**TASK TO COMPLETE:** Retype the data below, every word of it, exactly.

--------------------------------

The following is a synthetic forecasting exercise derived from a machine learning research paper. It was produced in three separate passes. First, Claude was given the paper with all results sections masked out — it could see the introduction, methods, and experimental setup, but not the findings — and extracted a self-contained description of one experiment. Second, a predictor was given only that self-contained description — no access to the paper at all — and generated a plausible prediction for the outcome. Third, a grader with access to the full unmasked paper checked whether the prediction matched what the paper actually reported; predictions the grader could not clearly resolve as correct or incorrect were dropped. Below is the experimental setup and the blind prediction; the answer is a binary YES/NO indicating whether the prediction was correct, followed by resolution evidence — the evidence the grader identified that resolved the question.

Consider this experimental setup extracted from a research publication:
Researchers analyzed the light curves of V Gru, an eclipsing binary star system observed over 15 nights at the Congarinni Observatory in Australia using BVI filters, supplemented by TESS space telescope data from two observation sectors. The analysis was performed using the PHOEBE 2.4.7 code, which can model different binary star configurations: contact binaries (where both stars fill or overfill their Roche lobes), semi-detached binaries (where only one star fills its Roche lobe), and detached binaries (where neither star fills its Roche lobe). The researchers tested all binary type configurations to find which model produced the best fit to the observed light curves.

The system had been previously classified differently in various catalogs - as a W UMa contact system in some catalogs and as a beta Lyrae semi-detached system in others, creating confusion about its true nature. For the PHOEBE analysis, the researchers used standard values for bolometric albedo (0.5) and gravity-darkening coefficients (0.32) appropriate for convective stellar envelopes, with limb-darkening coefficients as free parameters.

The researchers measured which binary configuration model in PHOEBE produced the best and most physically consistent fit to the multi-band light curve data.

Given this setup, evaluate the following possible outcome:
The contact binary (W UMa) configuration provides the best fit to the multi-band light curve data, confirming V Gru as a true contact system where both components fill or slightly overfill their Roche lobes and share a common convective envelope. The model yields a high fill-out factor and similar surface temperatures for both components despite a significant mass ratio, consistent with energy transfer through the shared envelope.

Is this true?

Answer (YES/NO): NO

--------------------------------

**COMPLETED TASK:**
The following is a synthetic forecasting exercise derived from a machine learning research paper. It was produced in three separate passes. First, Claude was given the paper with all results sections masked out — it could see the introduction, methods, and experimental setup, but not the findings — and extracted a self-contained description of one experiment. Second, a predictor was given only that self-contained description — no access to the paper at all — and generated a plausible prediction for the outcome. Third, a grader with access to the full unmasked paper checked whether the prediction matched what the paper actually reported; predictions the grader could not clearly resolve as correct or incorrect were dropped. Below is the experimental setup and the blind prediction; the answer is a binary YES/NO indicating whether the prediction was correct, followed by resolution evidence — the evidence the grader identified that resolved the question.

Consider this experimental setup extracted from a research publication:
Researchers analyzed the light curves of V Gru, an eclipsing binary star system observed over 15 nights at the Congarinni Observatory in Australia using BVI filters, supplemented by TESS space telescope data from two observation sectors. The analysis was performed using the PHOEBE 2.4.7 code, which can model different binary star configurations: contact binaries (where both stars fill or overfill their Roche lobes), semi-detached binaries (where only one star fills its Roche lobe), and detached binaries (where neither star fills its Roche lobe). The researchers tested all binary type configurations to find which model produced the best fit to the observed light curves.

The system had been previously classified differently in various catalogs - as a W UMa contact system in some catalogs and as a beta Lyrae semi-detached system in others, creating confusion about its true nature. For the PHOEBE analysis, the researchers used standard values for bolometric albedo (0.5) and gravity-darkening coefficients (0.32) appropriate for convective stellar envelopes, with limb-darkening coefficients as free parameters.

The researchers measured which binary configuration model in PHOEBE produced the best and most physically consistent fit to the multi-band light curve data.

Given this setup, evaluate the following possible outcome:
The contact binary (W UMa) configuration provides the best fit to the multi-band light curve data, confirming V Gru as a true contact system where both components fill or slightly overfill their Roche lobes and share a common convective envelope. The model yields a high fill-out factor and similar surface temperatures for both components despite a significant mass ratio, consistent with energy transfer through the shared envelope.

Is this true?

Answer (YES/NO): NO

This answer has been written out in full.